§ DIRECTIONS:
1. In the Magic Mike Live interview, rewrite everything from "How so? While" down to "accounted for onstage.", replacing "comedian" with "humorist".
2. Answer these questions from the Magic Mike Live interview:
(a) How many male dancers were Tatum and company searching for?
(b) For how many years has Lyndsay Hailey studied and taught improvisational and sketch comedy?
(c) What did Hailey major in?

§ SOURCE DOCUMENT:
BEGIN
In May 2016, Channing Tatum announced Magic Mike Live Las Vegas with a two-minute puppies-and-muscles daydream of a video on Cosmopolitan.com. He ended it by soliciting feedback from women on what they would want to experience at the male revue. As creator and co-director, Tatum said he wanted to build “a world where women are given the same options men have been given for centuries.” And when he spoke about it on Ellen in September, he promised that the production would emphasize “women’s empowerment.”
How so? While Tatum and company were searching for 13 muscular and rhythmically gifted male dancers, he also decided to cast one female comedian who would a) entertain the Magic Mike Live audience in her own right and b) ensure that women’s real desires are accounted for onstage.
“When I read the description of the role, I felt like my life all of a sudden made sense,” says Lyndsay Hailey, the woman who landed the job. The Virginia native has spent the last 12 years of her career studying and teaching improvisational and sketch comedy, most recently in Los Angeles, as well as did a stretch in the Chicago-based Second City touring company. (Get a taste of her humor in the video below this chat with her).
We recently sat down with Hailey to discuss the significance, challenges and sometimes, awkward rehearsal moments that come with being the female lead in a male-dominated production.
What made you decide that you wanted to be a performer?
When I was little, I always felt like I was going to move to Hollywood. My parents used to call me “boop ba doop,” which was a nickname because I used to imitate Betty Boop. I used to walk around the house going “boop boop be doop!” And you know how, sometimes, you feel like your parents know you before you know yourself? My mom, or maybe I, started gravitating to old film stuff. Betty Boop stuff and old movie cameras. I tried to follow a very unconventional path for a very long time. I didn’t really perform in high school or college. I was an interior design major with business marketing. I took a hard left turn after college. By that time, all of the repression had caught up with me. I was an interior design major, so that meant that I would be doing AutoCAD design behind a computer. I loved it, but something just welled up in me. So I would say my coming to terms with [being a performer] wasn’t until I was about 22. And then I went deep in. [Laughs] There was no going back.
You juggled a lot of odd jobs while you pursued a career in comedy. What was that like?
END
§ DATA SEGMENT:
BEGIN
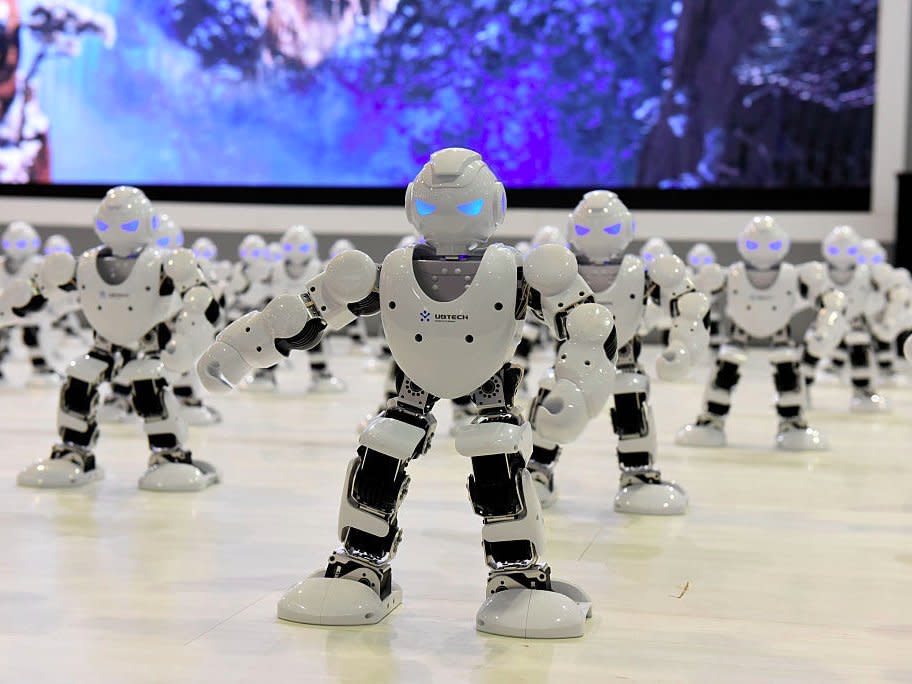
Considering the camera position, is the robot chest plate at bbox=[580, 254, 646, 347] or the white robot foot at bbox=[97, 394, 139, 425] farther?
the white robot foot at bbox=[97, 394, 139, 425]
END
§ RESULTS:
1.
How so? While Tatum and company were searching for 13 muscular and rhythmically gifted male dancers, he also decided to cast one female humorist who would a) entertain the Magic Mike Live audience in her own right and b) ensure that women’s real desires are accounted for onstage.

2.
(a) 13
(b) 12 years
(c) Interior design, with business marketing